=== TASK SET ===
1. Answer these questions using the hotel tax article:
(a) To what rate does the "StayNYC" campaign seek to lower the city's occupancy tax?
(b) How much did the city collect from the occupancy tax in 2024, according to the comptroller's office?
(c) How many tourists did the city welcome last year?
2. Extract the stretch of the hotel tax article from "Hotel industry push" through "quicker pandemic recovery.", copying it word for word.
3. Extend the hotel tax article with a few more paragraphs that pick up after its final sentence.

Segment Start: TEXT PASSAGE

Hotel industry push to lower city’s ‘tax on tourists’ gains steam amid Trump tariffs

New York City’s hotel owners have long dreamed of lowering the tax that the city imposes on visitors who book rooms. Now, with President Donald Trump’s tariffs threatening to deter tourists who generate billions of dollars for the city each year, the industry may have found its moment.

The Hotel Association of New York City this week launched a campaign to lower the city’s 5.875% occupancy tax to 3% as part of the upcoming budget due June 30. Their “StayNYC” campaign follows a failed 2022 attempt to lower the rate by a similar amount to spur a quicker pandemic recovery.

But there are signs that this time could be different: The powerful Hotel and Gaming Trades Council, a hotel workers’ union, is supporting the campaign after not publicly backing it last time, the union told Crain’s. And Mayor Eric Adams, who similarly stayed silent during the previous attempt, said Tuesday that his administration was “looking at the possibility of dropping the tax so that we continue to be competitive.”

The local hotel industry has prospered in recent months thanks to rising tourism, a crackdown on Airbnb and an artificial room shortage caused by the city’s use of hotels to shelter migrants. But there are already signs that Trump’s global tariffs will discourage visitors — including Canadians, about 1 million of whom visited the city last year. The city welcomed 64 million tourists last year, and visitors generated some $79 billion for the city and state, according to city estimates.

“Our industry was hit hard by Covid shutdowns and is taking a hit again because of the new tariffs,” said Vijay Dandapani, president and CEO of the Hotel Association. The group plans to boost the campaign with multi-platform ad spending in the “high six figures,” a spokesperson said.

The association emphasizes that the occupancy tax is charged to tourists, not hotel owners. The 5.875% rate is on top of an 8.875% sales tax and $2 daily room fee.

But reducing the tax, which is paid to the city, would pose its own fiscal risks: The city collected $757 million from the occupancy tax in 2024, according to the comptroller’s office.

Rich Maroko, president of the HTC union, told Crain’s in a statement that lowering the levy “will attract more visitors and boost their local spending, which is a smart way to head off potential headwinds to the city’s tourism economy.”

“This tax adjustment is good for workers, city residents, and the city’s tax base,” Maroko said. HTC is among the city’s most powerful unions, having helped elect Adams and multiple members of the City Council. Although it spars with the Hotel Association on labor-management issues, the groups’ interests often align on policies that boost the hotel industry as a whole.

Segment End: TEXT PASSAGE
Segment Start: PROVIDED MATERIAL

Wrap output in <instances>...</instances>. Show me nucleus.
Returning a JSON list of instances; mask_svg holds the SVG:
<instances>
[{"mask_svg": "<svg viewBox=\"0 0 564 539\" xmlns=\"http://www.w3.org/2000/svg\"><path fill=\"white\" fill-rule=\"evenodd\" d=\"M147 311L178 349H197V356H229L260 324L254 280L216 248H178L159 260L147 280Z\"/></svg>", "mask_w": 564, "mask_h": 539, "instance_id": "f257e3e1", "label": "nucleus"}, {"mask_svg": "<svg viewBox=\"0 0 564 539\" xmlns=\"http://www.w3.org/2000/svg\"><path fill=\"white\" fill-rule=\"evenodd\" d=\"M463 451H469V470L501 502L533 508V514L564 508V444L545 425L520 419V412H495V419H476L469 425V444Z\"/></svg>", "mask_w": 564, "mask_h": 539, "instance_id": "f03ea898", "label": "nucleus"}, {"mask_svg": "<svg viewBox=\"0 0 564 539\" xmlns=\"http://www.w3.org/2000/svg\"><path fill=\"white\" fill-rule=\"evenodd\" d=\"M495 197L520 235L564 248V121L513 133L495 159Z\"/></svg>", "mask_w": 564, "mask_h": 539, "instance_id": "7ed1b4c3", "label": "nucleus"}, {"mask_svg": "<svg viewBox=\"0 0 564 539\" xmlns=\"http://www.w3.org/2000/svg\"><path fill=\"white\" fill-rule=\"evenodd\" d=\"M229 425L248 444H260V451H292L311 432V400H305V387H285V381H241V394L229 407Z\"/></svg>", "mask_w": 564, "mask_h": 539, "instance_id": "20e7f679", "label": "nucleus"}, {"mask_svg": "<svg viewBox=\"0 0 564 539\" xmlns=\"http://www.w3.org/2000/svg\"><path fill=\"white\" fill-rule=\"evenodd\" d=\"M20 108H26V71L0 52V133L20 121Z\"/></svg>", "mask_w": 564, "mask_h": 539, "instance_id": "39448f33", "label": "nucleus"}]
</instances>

Segment End: PROVIDED MATERIAL

=== ANSWERS PROVIDED ===
1.
(a) 3%
(b) $757 million
(c) 64 million

2.
Hotel industry push to lower city’s ‘tax on tourists’ gains steam amid Trump tariffs

New York City’s hotel owners have long dreamed of lowering the tax that the city imposes on visitors who book rooms. Now, with President Donald Trump’s tariffs threatening to deter tourists who generate billions of dollars for the city each year, the industry may have found its moment.

The Hotel Association of New York City this week launched a campaign to lower the city’s 5.875% occupancy tax to 3% as part of the upcoming budget due June 30. Their “StayNYC” campaign follows a failed 2022 attempt to lower the rate by a similar amount to spur a quicker pandemic recovery.

3.
The city first established the occupancy tax in 1970 as a flat fee based on the room’s cost, before changing it to 5% in 1986. It later rose to 6% before being slashed back to 5% in 1994 — a cut that was followed by a “surge in tourism,” the Independent Budget Office later found. (The tax was raised again to 5.875% in 2013 and has stayed at that level since then, aside from a three-month pandemic pause on the tax in 2021.)

The Hotel Association launched its campaign with early support from two City Council members from the Bronx: Majority Leader Amanda Farias, who also chairs the economic development committee, and Kevin Riley, who heads the zoning subcommittee.

Farias, in a statement, said that “what the hotel industry is asking for is not a big lift.” Farias previously supported the industry’s 2022 campaign, which used the same name but focused on pandemic impacts.

The Hotel Association is an active political player: The group has donated $1,500 to Farias’s council campaigns since 2023. It also gave $2,100 to Adams’ re-election campaign, though the donations came before his indictment and subsequent scandals.

The mayor’s Tuesday comments that he was “looking at” lowering the tax, in response to a question by Crain’s, came a day after he made similar comments at HANYC’s annual gala in Manhattan. There, the business-friendly mayor made warm remarks that also functioned as a dig against the progressive candidates challenging him for re-election.

“We’ve got to feed into your industry to allow you to grow, and we need someone that’s business friendly, not someone that wants to attack and run businesses out of our city,” Adams told the hoteliers.

Dandapani, HANYC’s president, said the association was “encouraged by immediate support from members of the Council and the mayor’s positive comments.”

“We feel strongly that making this proposal part of the city budget would help address the headwinds faced by the tourism industry and set New York apart from other cities,” he said.